"Ladakh, the Persian transliteration of the Tibetan La-dvags, is warranted by the pronunciation of the word in several Tibetan districts."
Historically, the region included the Baltistan (Baltiyul) valleys, the Indus Valley, the remote Zangskar, Lahaul and Spiti to the south, Aksai Chin and Ngari, including the Rudok region and Guge, in the east, and the Nubra valleys to the north.
Contemporary Ladakh borders Tibet to the east, the Lahaul and Spiti to the south, the Vale of Kashmir, Jammu and Baltiyul regions to the west, and the trans–Kunlun territory of Xinjiang to the far north. Ladakh is renowned for its remote mountain beauty and culture. It is sometimes called "Little Tibet" as it has been strongly influenced by Tibetan culture.
In the past Ladakh gained importance from its strategic location at the crossroads of important trade routes, but since the Chinese authorities closed the borders with Tibet and Central Asia in the 1960s, international trade has dwindled except for tourism. Since 1974, the Government of India has successfully encouraged tourism in Ladakh. Since Ladakh is a part of strategically important Jammu and Kashmir, the Indian military maintains a strong presence in the region.

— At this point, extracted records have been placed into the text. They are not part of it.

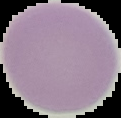

Summary:
  - Preparation: thin blood film
  - Image type: segmented cell region with the area outside set to black
  - Malaria status: uninfected
  - Image size: 121×118 pixelsLocate and identify every blood parasite.
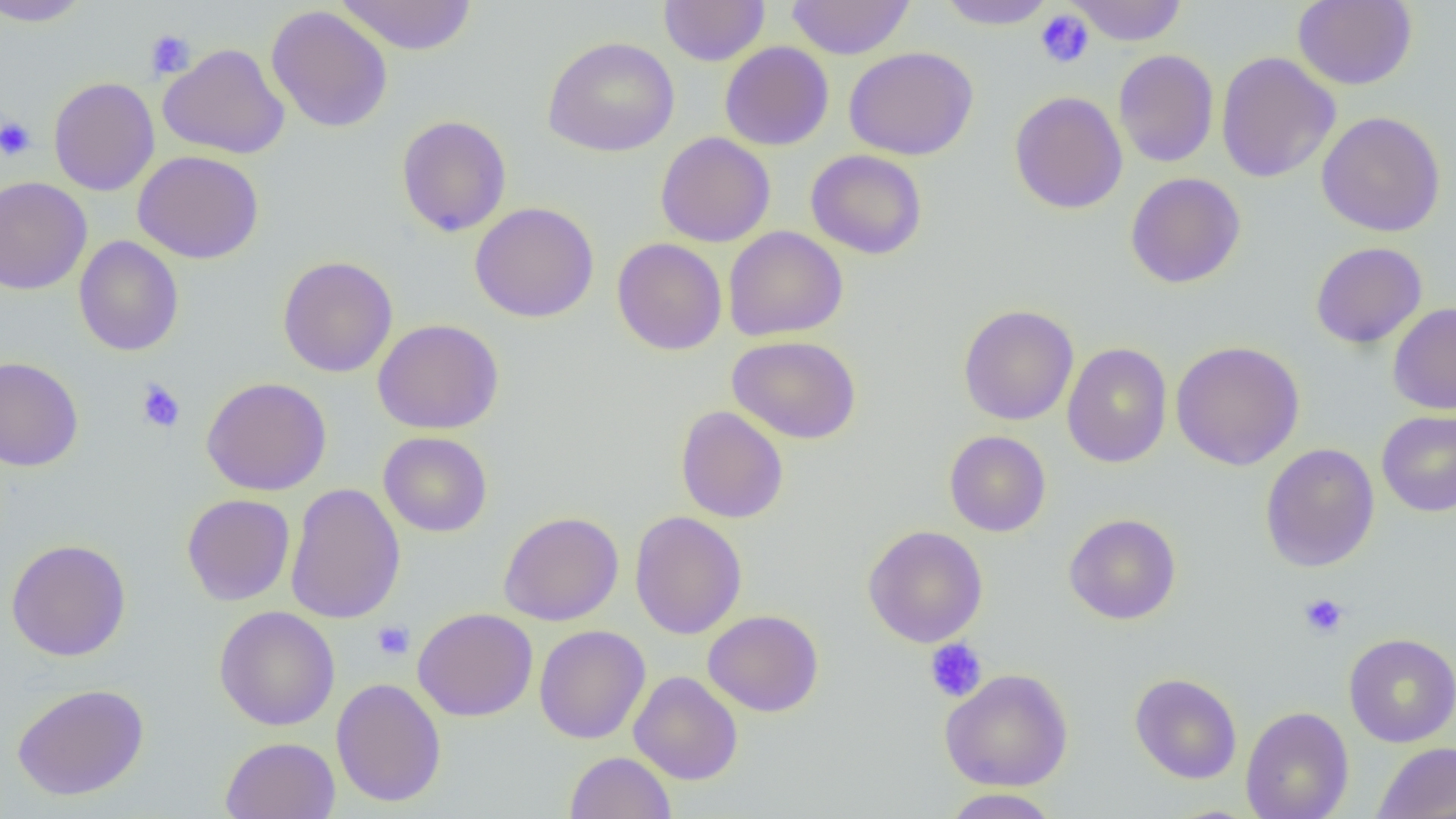
No blood parasites seen.

Summary:
  - Coordinate format: approximate bounding boxes as (x1,y1)-(x2,y2) corner pairs in pixels
  - Uninfected red blood cell locations: (0,0)-(92,27), (336,0)-(478,55), (658,0)-(770,66), (786,0)-(916,59), (1065,0)-(1188,45), (1293,0)-(1417,90), (935,1)-(1059,30), (266,5)-(393,133), (543,36)-(680,157), (719,41)-(834,151), (158,43)-(289,159), (844,46)-(978,160), (1113,49)-(1219,167), (1216,51)-(1340,183), (48,77)-(159,196), (1010,91)-(1128,214), (1317,111)-(1446,237), (395,114)-(512,237), (655,133)-(775,248), (806,149)-(928,259), (133,150)-(264,264), (1125,173)-(1246,288), (0,176)-(92,295), (470,202)-(600,323), (723,226)-(848,341), (74,235)-(184,356), (612,238)-(727,355), (1310,242)-(1427,348), (277,255)-(398,378), (1388,303)-(1456,415), (958,304)-(1079,425), (373,319)-(504,434), (728,335)-(861,443), (1170,340)-(1305,470), (1062,342)-(1173,468), (0,357)-(83,471), (201,377)-(332,496), (676,405)-(788,523), (1377,410)-(1456,517), (944,430)-(1051,537), (378,431)-(493,537), (1260,442)-(1380,572), (285,483)-(406,624), (181,493)-(295,606), (498,511)-(624,626), (629,511)-(747,640), (1064,513)-(1182,625), (862,525)-(988,648), (6,539)-(131,661), (214,606)-(340,730), (412,607)-(538,721), (703,610)-(823,716), (534,625)-(650,744), (1343,633)-(1456,747), (940,668)-(1074,791), (629,670)-(743,785), (1130,672)-(1243,784), (331,678)-(447,807), (11,683)-(149,801), (1240,706)-(1354,819), (221,736)-(340,819), (1373,741)-(1456,819), (565,751)-(676,819), (941,788)-(1061,818)
  - Platelet locations: (1034,9)-(1095,69), (145,29)-(197,79), (0,116)-(36,161), (136,380)-(185,432), (1299,592)-(1348,639), (372,620)-(415,661), (924,638)-(987,703)
  - Slide-level diagnosis: negative for blood parasites
  - Magnification: 1000x
  - Preparation: thin blood smear
  - Field of view: one of a larger specimen
  - Image size: 1456×819 pixels
  - Modality: optical microscopyIdentify the cell.
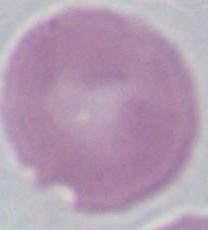
This is an erythrocyte.

modality = photomicrograph
magnification = 1000x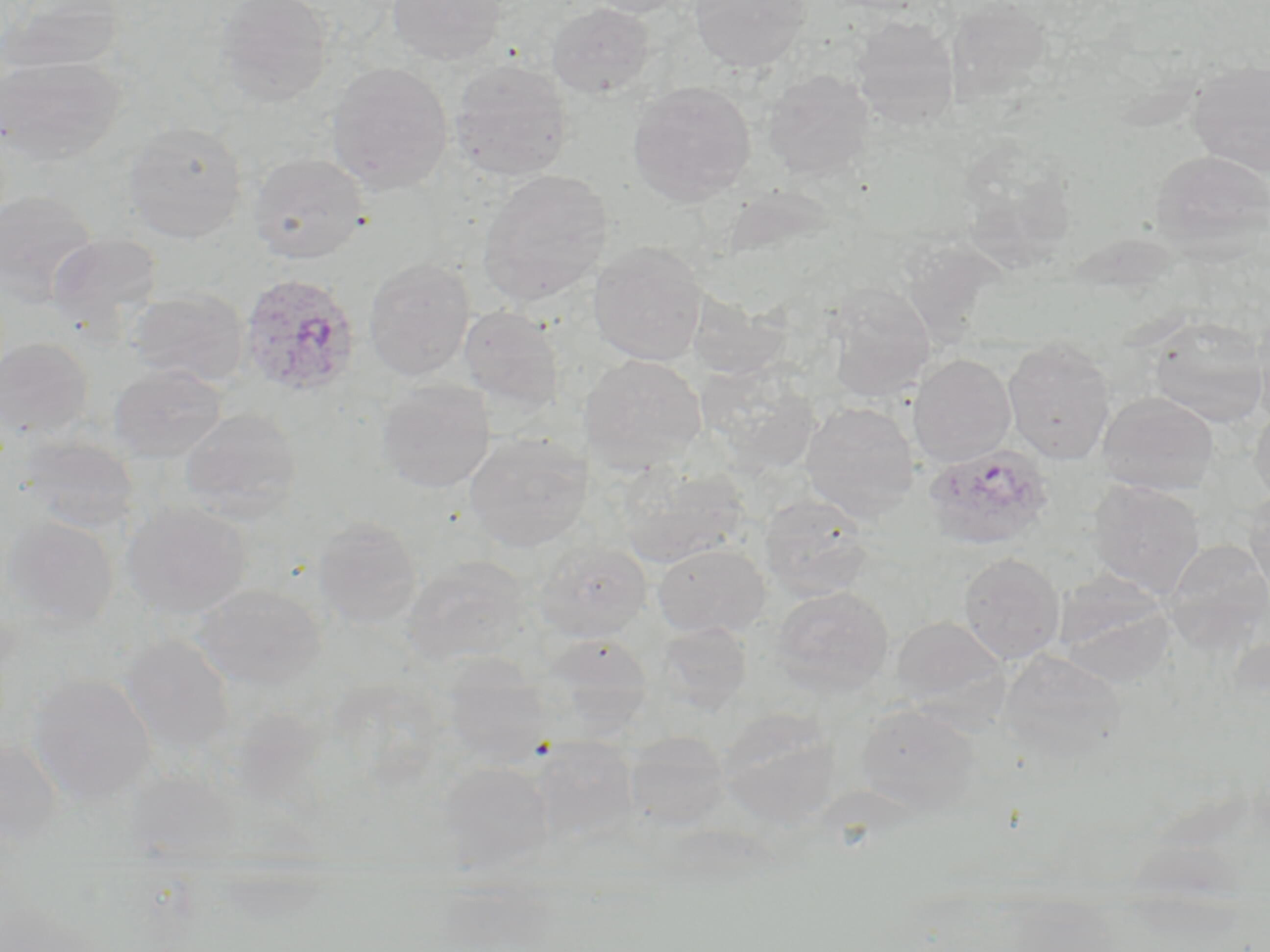
slide-level diagnosis = Plasmodium ovale
preparation = thin blood film
modality = optical microscopy
uninfected red blood cell locations = approximate bounding boxes as named x1/y1/x2/y2 corners in pixels: (x1=1, y1=0, x2=127, y2=74), (x1=214, y1=0, x2=333, y2=106), (x1=386, y1=0, x2=509, y2=65), (x1=578, y1=0, x2=697, y2=18), (x1=689, y1=0, x2=811, y2=72), (x1=946, y1=1, x2=1051, y2=104), (x1=546, y1=2, x2=656, y2=98), (x1=850, y1=17, x2=960, y2=130), (x1=0, y1=55, x2=125, y2=166), (x1=449, y1=59, x2=573, y2=182), (x1=1188, y1=60, x2=1270, y2=177), (x1=326, y1=62, x2=454, y2=194), (x1=763, y1=70, x2=875, y2=180), (x1=627, y1=80, x2=757, y2=206), (x1=124, y1=121, x2=248, y2=243), (x1=970, y1=147, x2=1077, y2=283), (x1=1150, y1=148, x2=1270, y2=256), (x1=248, y1=153, x2=369, y2=264), (x1=478, y1=169, x2=613, y2=307), (x1=0, y1=190, x2=97, y2=307), (x1=47, y1=232, x2=163, y2=332), (x1=588, y1=242, x2=708, y2=366), (x1=364, y1=257, x2=475, y2=380), (x1=824, y1=283, x2=935, y2=401), (x1=126, y1=288, x2=249, y2=386), (x1=459, y1=306, x2=565, y2=415), (x1=1146, y1=317, x2=1268, y2=427), (x1=0, y1=337, x2=93, y2=439), (x1=1003, y1=338, x2=1115, y2=464), (x1=581, y1=353, x2=707, y2=471), (x1=909, y1=354, x2=1016, y2=466), (x1=109, y1=363, x2=227, y2=461), (x1=702, y1=368, x2=823, y2=476), (x1=375, y1=378, x2=495, y2=493), (x1=1098, y1=391, x2=1218, y2=495), (x1=800, y1=401, x2=918, y2=521), (x1=1249, y1=404, x2=1270, y2=507), (x1=179, y1=407, x2=302, y2=520), (x1=464, y1=432, x2=592, y2=552), (x1=18, y1=435, x2=139, y2=534), (x1=617, y1=464, x2=750, y2=567), (x1=1088, y1=480, x2=1204, y2=599), (x1=1243, y1=488, x2=1270, y2=597), (x1=760, y1=493, x2=876, y2=601), (x1=121, y1=501, x2=252, y2=619), (x1=2, y1=515, x2=119, y2=629), (x1=313, y1=517, x2=423, y2=630), (x1=533, y1=539, x2=651, y2=640), (x1=1162, y1=541, x2=1269, y2=652), (x1=653, y1=543, x2=770, y2=637), (x1=959, y1=552, x2=1064, y2=664), (x1=402, y1=559, x2=532, y2=667), (x1=1054, y1=575, x2=1175, y2=686), (x1=195, y1=584, x2=327, y2=689), (x1=770, y1=586, x2=894, y2=697), (x1=890, y1=615, x2=1007, y2=711), (x1=657, y1=622, x2=752, y2=713), (x1=122, y1=633, x2=237, y2=756), (x1=543, y1=633, x2=655, y2=723), (x1=999, y1=649, x2=1126, y2=764), (x1=442, y1=659, x2=553, y2=768), (x1=26, y1=672, x2=156, y2=805), (x1=857, y1=704, x2=981, y2=816), (x1=718, y1=709, x2=841, y2=829), (x1=623, y1=731, x2=730, y2=831), (x1=531, y1=736, x2=640, y2=845), (x1=0, y1=738, x2=65, y2=843), (x1=439, y1=761, x2=555, y2=863), (x1=125, y1=769, x2=240, y2=857), (x1=0, y1=886, x2=103, y2=952)
Plasmodium ovale-infected red blood cell locations = approximate bounding boxes as named x1/y1/x2/y2 corners in pixels: (x1=238, y1=272, x2=360, y2=397), (x1=923, y1=443, x2=1055, y2=551)
magnification = 1000x
image size = 1270×952 pixels
field of view = single
stain = May-Grünwald-Giemsa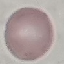 Malaria status: uninfected. Automatically extracted cell patch, resized to 64 × 64 pixels. Thin smear of blood. Giemsa stain. Photographed with a smartphone camera at the microscope eyepiece.Classify this cell by malaria status.
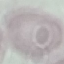
Uninfected.

stain = Giemsa
preparation = thin blood smear
image type = cell patch, automatically extracted from a larger field of view and resized to 64 × 64 pixels
capture = smartphone camera at the microscope eyepieceReport the malaria status of this cell.
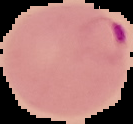

Parasitized.

preparation: thin blood film
image_size: 133×124 pixels
image_type: cell region segmented out of the field of view; surrounding area masked to black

The largest town in Ladakh is Leh. It is one of the few remaining abodes of Buddhism in South Asia, including the Chittagong Hill Tracts, Bhutan and Sri Lanka; a majority of Ladakhis are Tibetan Buddhists and the rest are mostly Shia Muslims. Leh is followed by Kargil as the second largest town in Ladakh.Some Ladakhi activists have in recent times called for Ladakh to be constituted as a union territory because of its religious and cultural differences with predominantly Muslim Kashmir.